Issue with containers using the nvidia-container toolkit failing after upgrade to 42

Hello all! I have been experiencing an issue with containers using the nvidia-container toolkit, specifically gpu enabled ollama after the Fedora 42 upgrade. After the upgrade, the container now fails to start and hangs in a status of Unknown. The error when starting is:

FATA[0000] failed to create shim task: OCI runtime create failed: runc create failed: unable to start container process: error during container init: error running createRuntime hook #0: exit status 1, stdout: , stderr: nvidia-container-cli: mount error: failed to add device rules: unable to find any existing device filters attached to the cgroup: bpf_prog_query(BPF_CGROUP_DEVICE) failed: operation not permitted.

I am using nerdctl 2.0.4/containerd in rootless mode. I could potentially use Docker, however, am investigating it as a Docker replacement.

After some Googling, I tried the suggested

sysctl -w kernel.unprivileged_bpf_disabled=0

Which did not fix the issue. I further went so far as to put SELinux into permissive mode which did not work either.

I only got my gpu enabled containers working again by rebooting back into Fedora 41. I require the use of the gpu as I am doing alot of AI projects. Sure I can disable gpu access in the containers, but what is the point. More over, I am not looking forward to the weekly snapshot if it rolls over my current working 41 slot…
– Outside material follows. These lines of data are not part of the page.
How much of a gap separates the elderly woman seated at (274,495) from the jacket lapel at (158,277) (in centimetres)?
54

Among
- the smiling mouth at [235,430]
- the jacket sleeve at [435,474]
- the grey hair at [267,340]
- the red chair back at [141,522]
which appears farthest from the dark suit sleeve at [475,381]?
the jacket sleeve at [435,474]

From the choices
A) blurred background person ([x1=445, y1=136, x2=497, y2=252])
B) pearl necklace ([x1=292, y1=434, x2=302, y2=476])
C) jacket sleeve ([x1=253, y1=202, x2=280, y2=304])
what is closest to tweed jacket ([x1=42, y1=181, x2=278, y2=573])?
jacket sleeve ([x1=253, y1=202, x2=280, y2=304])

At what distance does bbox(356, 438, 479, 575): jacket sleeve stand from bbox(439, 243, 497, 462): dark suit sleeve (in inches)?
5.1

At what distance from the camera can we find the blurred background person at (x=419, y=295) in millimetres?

Any suggestions or anything that I overlooked would be much appreciated.

I have been using Aurora for the last 3 months and have been really happy with it until this issue came along.

Hello All!

A bit of a self reply as I work through potential resolution scenarios.

The first is that after being properly configured to use the nvidia container toolkit, Docker
running as a root daemon, works without issue. This seems to further indicate that it is a
change in permission configuration issue between Aurora 41 and 42.

nerdctl, running as a rootless daemon to a user level containerd process requesting
gpu services worked in Aurora 41. 42, not so much.

For the record I am interested in using nerdctl as a cli to containerd as it is a proving
ground for other technologies like image signing, encrypted images, on-demand
loading of image layers and others. Podman is fine, but has its own niggles and
nerdctl works as a drop in replacement without having to worry about whether the
image runs a root or not and requires no configuration. Podman does.